Но и тогда, и сейчас я любил посидеть-поразмышлять, любил побыть в тишине, подумать и пофилософствовать о большом и малом, а если в комнате находилось несколько человек, вовсе не рвался разглагольствовать не закрывая рта. Маме это казалось странным, сама-то она отличалась общительностью, очень любила поболтать и в первые годы, видя, как я молча брожу по дому, часто думала, будто что-то не так, будто я недоволен или чем-то обижен. Я пытался объяснить, что просто размышляю, но, когда она спрашивала, о чем, никогда не умел дать ответа, который бы ее удовлетворил. Скажи я, что размышляю о запланированной прокладке дренажных труб в доме или о том, каким маршрутом мы с тобой на следующей неделе пойдем в горы, она бы сказала «понятно» и успокоилась, но что человек может размышлять над великими вопросами бытия и при этом мыть посуду или смотреть в кухонное окно, было для нее совершенно непостижимо. Тут не имело значения, что я священник и такие вопросы составляют важную часть моего образования и моей работы, – она просто не понимала, и точка, а поскольку мне не хотелось, чтобы она думала, будто что-то не так, я нередко предпочитал невинную ложь и говорил, что обдумываю, что скажу в среду на похоронах или в воскресной проповеди, тут все было ясно и понятно.

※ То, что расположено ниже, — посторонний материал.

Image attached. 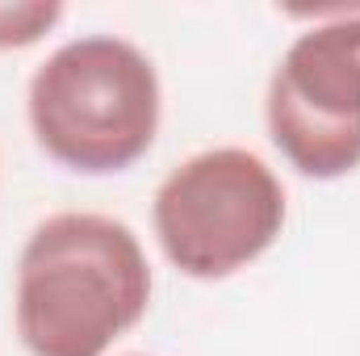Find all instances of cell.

В этом мы с тобой, Давид, были очень схожи, нас обоих роднила склонность к раздумьям. Маленьким мальчонкой ты иной раз уходил в себя, сидел тихо-тихо и смотрел в пространство, размышляя о большом и малом. Ты много читал, был, как и я, любознателен и не отступал, пока не выяснял ту или иную вещь. Если мама, к примеру решая газетный кроссворд, натыкалась на незнакомое слово и ни ты, ни я не могли ответить, что это слово означает, или если мы в чем-то друг с другом не соглашались, мы с тобой немедля принимались искать ответ в подручных справочниках и энциклопедиях. И охота вам копаться! – обычно говорила мама, когда мы уже некоторое время листали книги. Ну надо же! Сядьте вы наконец! Но мы не успокаивались, пока не находили ответ, а если не находили, запоминали вопрос на потом, и тот из нас, кто в конце концов выяснял, что к чему, с нетерпением ждал случая поделиться с другим, особенно когда мы были не согласны друг с другом и выяснивший оказался прав. Особенно когда ты стал постарше, мы начали поддразнивать один другого и прикидываться, что жутко рады поставить соперника на место, такая у нас была вроде как игра. Ага, ты, стало быть, думал, что у Плутона всего одна луна, говорил я. Н-да, каждый может ошибаться, даже ты. Мне до тебя нет дела, отзывался ты, недавно открывший для себя Гамсуна. О чем это вы болтаете, а? – спрашивала мама, она ведь давным-давно забыла, о чем шла речь, сидела и хмурилась, глядя на нас. А мы не отвечали. Ты скрещивал руки на груди и смотрел в потолок, как бы лишний раз подчеркивая, что я для тебя пустое место, я же смеялся над этим маленьким спектаклем и считал тебя очаровательным и остроумным. Ну, скажите, наконец, в чем дело, чуть громче говорила мама, начиная раздражаться. Над чем вы так смеетесь? Она сердито смотрела на меня, а я смеялся пуще прежнего, и в конце концов ей только и оставалось тоже рассмеяться. Я чувствую, как радость захлестывает меня при воспоминании о таких вот сценах, жар угольев, Давид, куда сильнее, чем жар буйного пламени, вот так и со счастьем, которое находишь в буднях.